* REQUIRED ACTION *
Reproduce the passage from the Abu Dhabi job offer thread below word for word, beginning at the words "4. I heard that" and ending after the words "30+k + 200k accom)".

* EXERCISE TEXT *
#####

# Job in Abu Dhabi



## new2abudhabi (Feb 17, 2012)

I am an Indian living in the US. I recently got an offer from an oil company (ADNOC group)with their software group at Grade -14. I have about 12 years of experience. I am offered with a monthly salary of 20,000 AED + accomodation 175,000 AED + child education allowance. I am married with one daughter (age 3). I do not have any prior idea of the pay/expenditure in Middle East/ UAE. I would appreciate if any of you could help me sharing your views on the following : 

1. Is grade 14 is good? What level it is considered? what would be the possible reporting structure? 

2. Is 20,000 AED a good package?

3. what would be approx my total expenditure ( considering that I neither spend lavishly nor economical) and how much I can save. 

4. I heard that the company do not provide child education allowance till age 5. Any idea about the monthly fee in a decent montessori school/Pre-Kinder Garten school.

Thanks in Advance.


----------



## Warold (May 30, 2011)

1. Grade 14 is alright. Typically you will be reporting to a team leader who is grade 16.
2. 20k is probably the low end of the grade 14 pay package (grade 16 typically get 30+k + 200k accom)
3. That is plenty of money for you considering you only have 1 child. I am comparing this with living in NZ (which is equivalent to living in London)
4. Not sure


----------

#####

* MATERIAL PROVIDED *
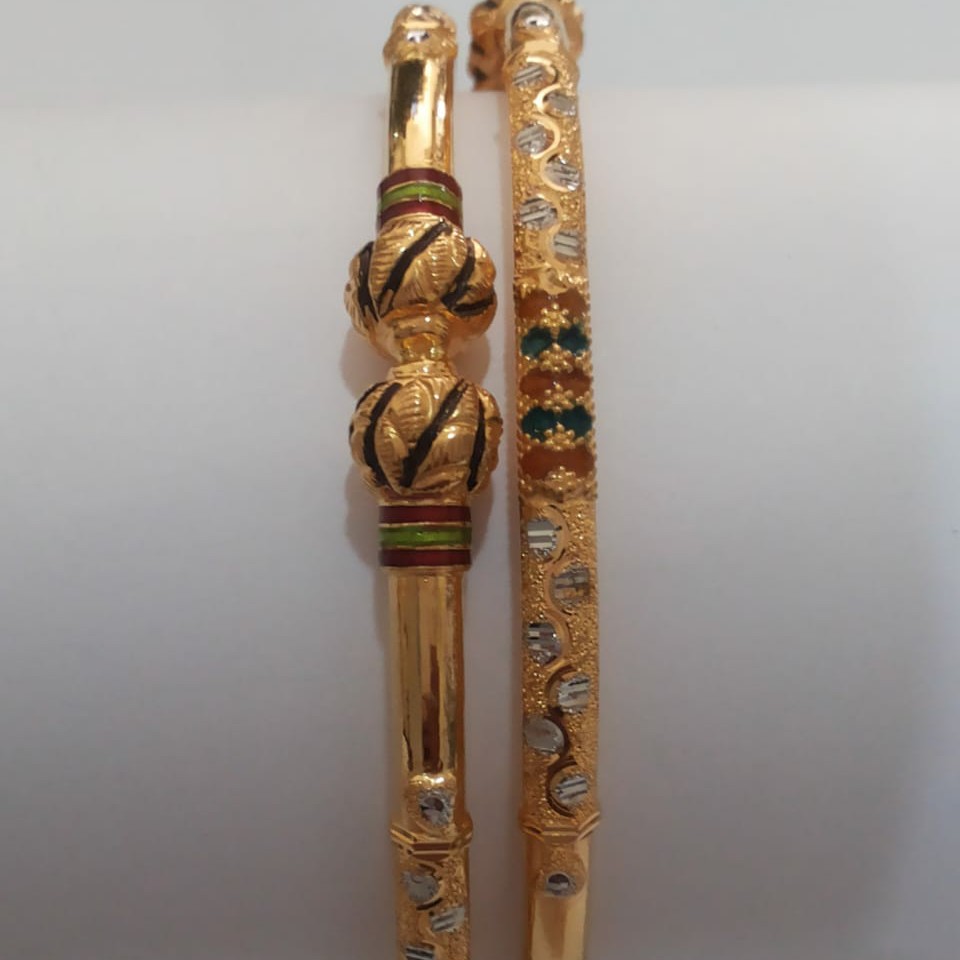 22kt Antique Ball Bangle SG-156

#####

* EXERCISE SOLUTION *
4. I heard that the company do not provide child education allowance till age 5. Any idea about the monthly fee in a decent montessori school/Pre-Kinder Garten school.

Thanks in Advance.


----------



## Warold (May 30, 2011)

1. Grade 14 is alright. Typically you will be reporting to a team leader who is grade 16.
2. 20k is probably the low end of the grade 14 pay package (grade 16 typically get 30+k + 200k accom)